竹林の時間
始業式を終えてE組校舎へと戻ってきたE組生徒達だが……
「……ま、こうなるか」
面白いくらいに静まり返っていた。まあ心情は全員同じだろう。
竹林、どうしてA組に行ってしまったのか
……そんな所だろう。
僕に取って竹林はどういう存在だったか。
……僕が知らない単語を良く吐く男って所かな。
男の娘やら七色の声やら、ボクっ娘やらと他にも沢山言われ当初は悪口か何かかと思っていたが、表情から嫌味などの類いには聞こえなかったので褒め言葉として受け取っていた。

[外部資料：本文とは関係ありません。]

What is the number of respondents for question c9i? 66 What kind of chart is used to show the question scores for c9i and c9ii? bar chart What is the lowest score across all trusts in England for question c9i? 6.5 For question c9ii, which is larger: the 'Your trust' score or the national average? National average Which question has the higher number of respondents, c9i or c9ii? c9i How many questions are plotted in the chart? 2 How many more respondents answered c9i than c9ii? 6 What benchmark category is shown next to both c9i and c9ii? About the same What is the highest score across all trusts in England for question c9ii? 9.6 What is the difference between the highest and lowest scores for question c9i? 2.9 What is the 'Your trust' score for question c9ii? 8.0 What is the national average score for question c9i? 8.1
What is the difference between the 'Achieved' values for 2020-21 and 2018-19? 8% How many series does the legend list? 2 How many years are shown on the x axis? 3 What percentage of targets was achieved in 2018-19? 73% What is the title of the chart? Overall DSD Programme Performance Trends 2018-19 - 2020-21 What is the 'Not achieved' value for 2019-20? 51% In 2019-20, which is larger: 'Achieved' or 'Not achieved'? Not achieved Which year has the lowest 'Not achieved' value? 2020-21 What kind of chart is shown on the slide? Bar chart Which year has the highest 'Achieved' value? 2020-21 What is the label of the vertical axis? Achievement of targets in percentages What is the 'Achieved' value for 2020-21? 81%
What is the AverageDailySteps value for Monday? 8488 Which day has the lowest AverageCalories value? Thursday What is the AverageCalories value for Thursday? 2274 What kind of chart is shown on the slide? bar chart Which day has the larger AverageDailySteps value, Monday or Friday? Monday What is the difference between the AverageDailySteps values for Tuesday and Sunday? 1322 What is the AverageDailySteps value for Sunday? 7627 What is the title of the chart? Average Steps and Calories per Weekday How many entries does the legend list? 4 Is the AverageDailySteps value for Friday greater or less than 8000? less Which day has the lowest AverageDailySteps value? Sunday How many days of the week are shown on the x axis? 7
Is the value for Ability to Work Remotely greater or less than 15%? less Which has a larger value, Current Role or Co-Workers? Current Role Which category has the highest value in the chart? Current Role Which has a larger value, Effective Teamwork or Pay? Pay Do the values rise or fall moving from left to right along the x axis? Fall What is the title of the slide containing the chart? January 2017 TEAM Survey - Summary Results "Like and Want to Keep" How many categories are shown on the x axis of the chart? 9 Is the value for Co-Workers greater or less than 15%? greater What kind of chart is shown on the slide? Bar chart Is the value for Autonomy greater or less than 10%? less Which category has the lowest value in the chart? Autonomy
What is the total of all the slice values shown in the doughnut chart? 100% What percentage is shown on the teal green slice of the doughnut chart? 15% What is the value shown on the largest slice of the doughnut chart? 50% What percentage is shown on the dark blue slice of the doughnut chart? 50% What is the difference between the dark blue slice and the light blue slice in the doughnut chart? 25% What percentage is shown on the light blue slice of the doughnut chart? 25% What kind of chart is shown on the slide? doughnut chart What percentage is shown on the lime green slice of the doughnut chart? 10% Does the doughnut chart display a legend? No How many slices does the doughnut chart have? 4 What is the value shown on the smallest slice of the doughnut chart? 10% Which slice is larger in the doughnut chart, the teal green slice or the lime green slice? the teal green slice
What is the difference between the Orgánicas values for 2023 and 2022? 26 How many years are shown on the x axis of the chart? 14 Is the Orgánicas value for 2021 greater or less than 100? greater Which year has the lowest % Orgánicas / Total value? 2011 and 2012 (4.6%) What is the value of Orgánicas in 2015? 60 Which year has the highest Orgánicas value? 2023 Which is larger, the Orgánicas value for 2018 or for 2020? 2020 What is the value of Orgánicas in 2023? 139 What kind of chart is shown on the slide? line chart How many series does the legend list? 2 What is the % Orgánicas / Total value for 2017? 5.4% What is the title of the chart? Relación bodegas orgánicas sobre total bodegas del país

それと同時にその言葉を話すときはどこか「現実から逃げたい」と言った感情も見受けられた。まさかそれが今回のA組編入と関係があったりするのだろうか。
***
「ねぇ名前さん。ちょっと聞きたい事があるの」
「なんだいメグ」
放課後
帰り支度をしていると、メグか声を掛けてきた。
「今日の竹林君の件について少し気になった事があるの」
「話してみろ」
「……この学校の制度は知ってるよね?」
「大まかにな」
「E組で良い成績を残した人は本校舎に戻る権利が与えられるの。今回の期末テストで名前さんは浅野君よりもすごい成績を出したけど、何か言われたりしなかった?」
……もしや、理事長殿直々に言われたアレの事だろうか。
先程カルマに話した事をそのままメグに伝えた。
「ああ言われたよ。理事長殿から『A組に来ないか』って。それも2回も」
「2回も!?」
「求められるのは嬉しいけど、しつこいのは嫌いなんだよね〜」
やれやれと思っていると、僕達の会話を聞いていたのか他にも人が集まり始めた。
「じゃあ苗字さんがここにいるって事は、苗字さんはその話を断ったって事だよね?」
「逆になんで受けると思ったのかい?」
「うっ……」
渚の質問にそう返し、周りに集まってきたメンバーを目だけ動かし確認する。
……どうやら此処にいる人達は竹林がA組に行った事を特に気にしているようだ。
「僕は国から依頼されてここへ来た殺し屋だ。A組に編入なんてしたら来た意味ないだろ」
「ということは……苗字がA組編入の話を断ったから竹林に移ったって事か?」
「まあそんな所だろう」
杉野の言葉は僕も思っていたことだった。
何を思って竹林をA組へと誘ったのかは知らないけどな。
「でも、黙って出て行くなんて……せめて何か一言言ってくれたら良かったのに」
「そんなに気になるなら待ち伏せしてみたらどうだ?」
「待ち伏せ?」
「そう。待ち伏せて竹林に問えばいい。『どうしてA組に行ったのか』とでも」
僕の提案にその場にいた生徒達は賛成の意見を出し、早速向かうようだ。
さて、僕は帰って少しでも睡眠時間を確保して……
「勿論名前も行くよね?」
「いや僕はかえ…」
「行くでしょ?言い出しっぺなんだから」
「僕は君達と違っていそがし…」
「じゃあ行こっか♪」
「話を聞け!!」
このまま真っ直ぐ帰ろうとしていたのだが、カルマに引き面れるように竹林を待ち伏せする事に……。